■ Task brief ■
Nothing but the lines from the one holding "genus: Cervus" to the final line of the listing below, both included, should be repeated, and each must match exactly. Omit pictures.

■ Records for the task ■
= = = =

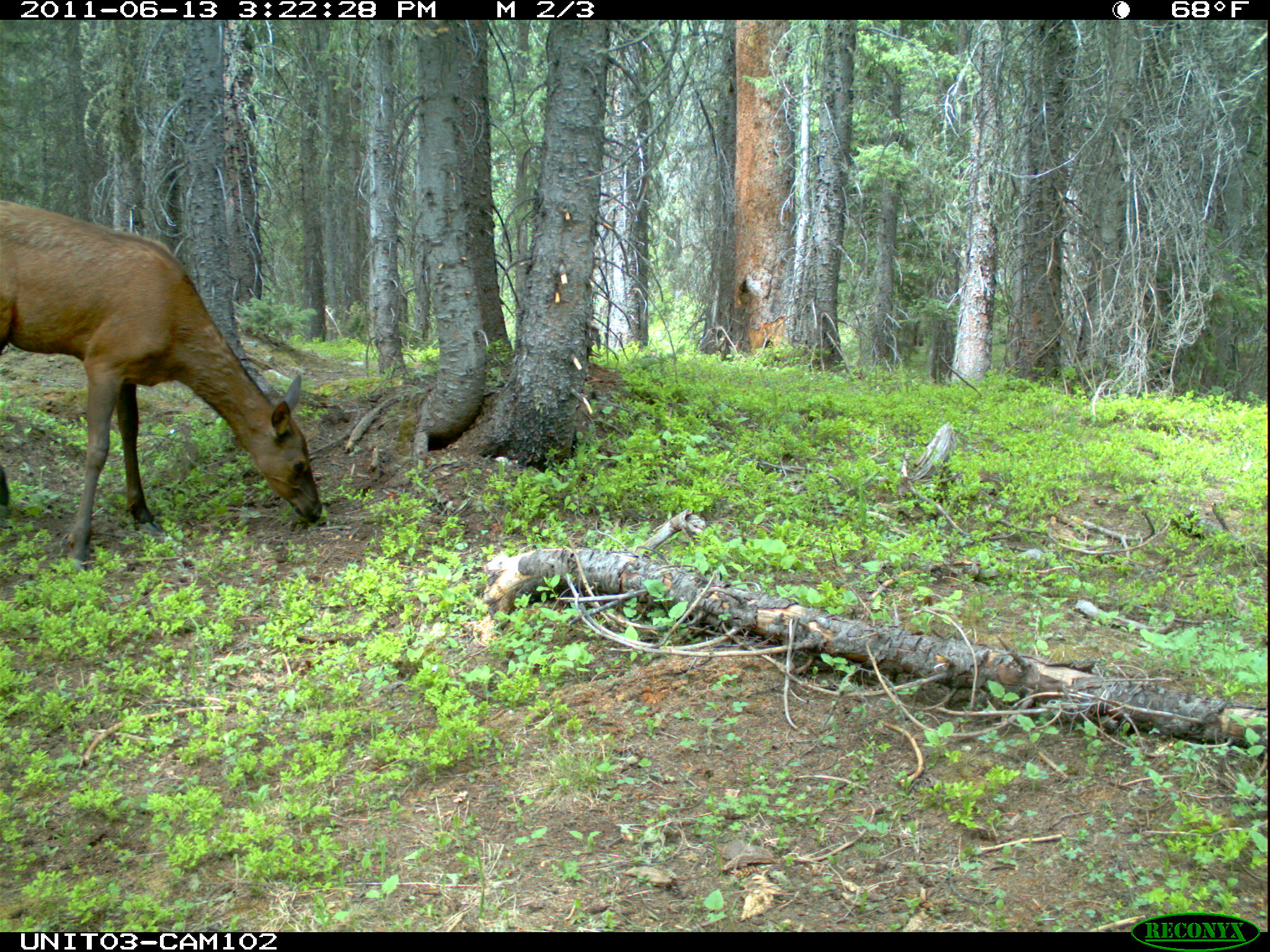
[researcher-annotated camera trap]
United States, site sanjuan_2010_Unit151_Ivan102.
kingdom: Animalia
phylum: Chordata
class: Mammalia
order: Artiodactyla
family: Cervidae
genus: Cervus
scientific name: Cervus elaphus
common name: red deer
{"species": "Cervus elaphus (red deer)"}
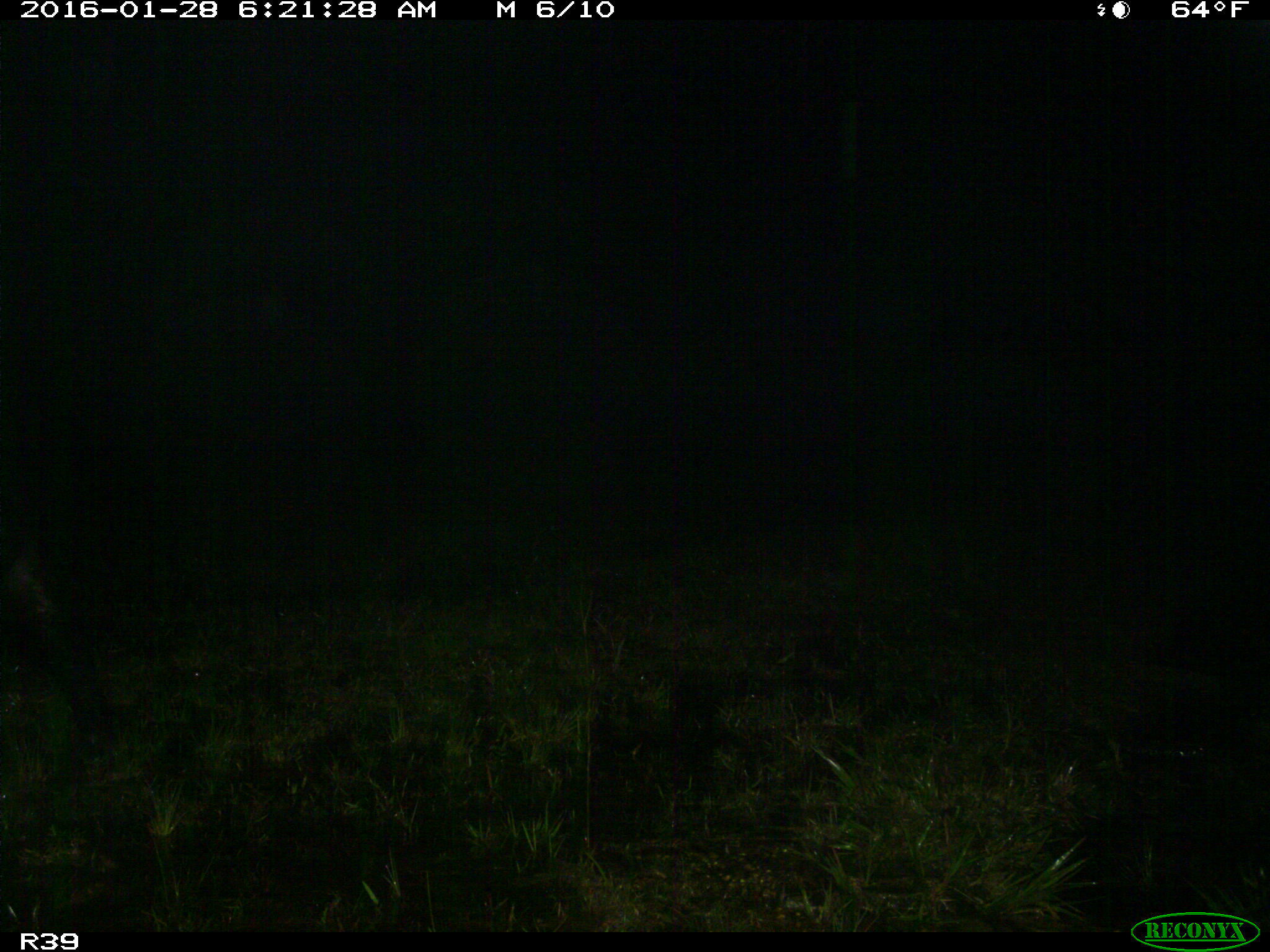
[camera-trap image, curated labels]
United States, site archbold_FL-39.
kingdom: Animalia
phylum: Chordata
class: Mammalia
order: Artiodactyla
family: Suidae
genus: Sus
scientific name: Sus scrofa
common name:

= = = =

■ Exercise solution ■
genus: Cervus
scientific name: Cervus elaphus
common name: red deer
{"species": "Cervus elaphus (red deer)"}
[camera-trap image, curated labels]
United States, site archbold_FL-39.
kingdom: Animalia
phylum: Chordata
class: Mammalia
order: Artiodactyla
family: Suidae
genus: Sus
scientific name: Sus scrofa
common name:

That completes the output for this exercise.